Greame Williams, Right-wing groups gather in Pretoria’s Church Square to voice their anger at the F. W. de Klerk government’s attempts to transform the country, 1990. Courtesy the artist.
© Greame Williams.

BJS: I have a final question about the exhibition itself and how it fits into your chronology and your experience as a curator. Many of us in New York remember Snap Judgments (2006) and Archive Fever (2008), both presented at the International Center of Photography. Some who have been in the city longer will remember The Short Century, presented at MoMA/PS1 back in 2002. Will you situate Rise and Fall of Apartheid in the context of these earlier projects?

OE: Well, this isn’t meant to be the third of a trilogy at ICP, but rather the second. The archive show was a kind of anomaly.

Snap Judgments was very much about the new century, and the ways in which contemporary photographers and artists were trying both to think through the idea of Africa with their images, and to counteract Western constructions of the continent and its people. Rise and Fall of Apartheid is the second show, looking at the twentieth century. The original idea was not to limit it to a case study, but to make it Africa-wide. The final piece of the trilogy was supposed to engage with the nineteenth century; it was to be titled Sun In Their Eyes: Photography and the Invention of Africa. What I was interested in, or what I am interested in, since the show—or a book, or something—is still to be made, is examining the first hundred years of photography in Africa. The project will examine different types of photographic depiction, from Walker Evans to Paul Strand in Ghana to Désiré Charnay in Madagascar to Augustus Washington, the African-American photographer who worked in Monrovia, Liberia, during the 1850s.

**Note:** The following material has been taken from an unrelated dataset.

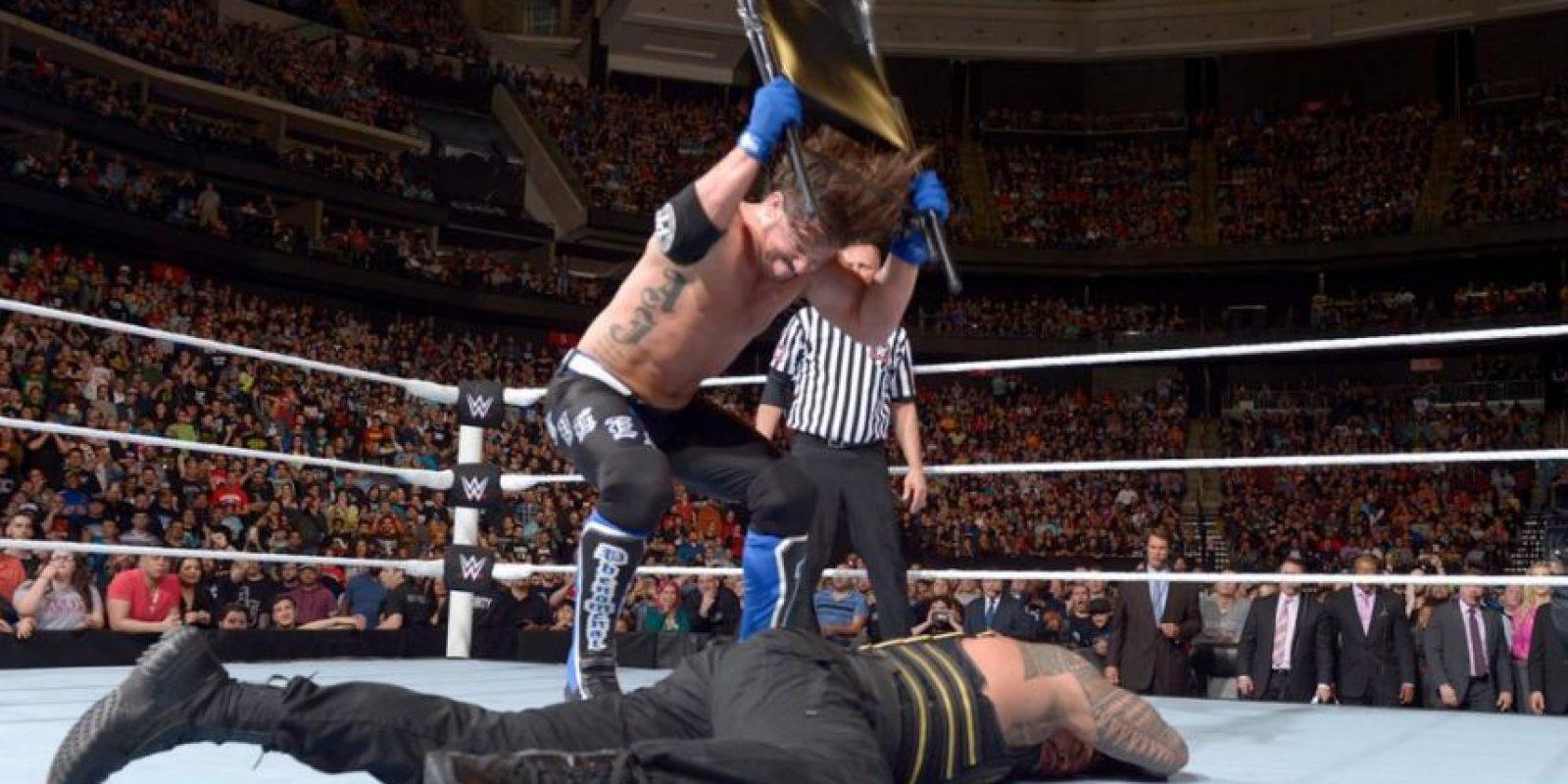 En la lucha entre Reigns y Styles hubo de todo Foto:WWE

Let me end by saying that The Short Century was the genesis of many of these shows. I am still walking down the path I started with that exhibition. There are many things I wanted to do in that show that couldn’t happen, and I am still engaged with them intellectually.


Brian Sholis is a member of the editorial staff of Aperture Foundation. He writes frequently on photography, landscapes, and American history.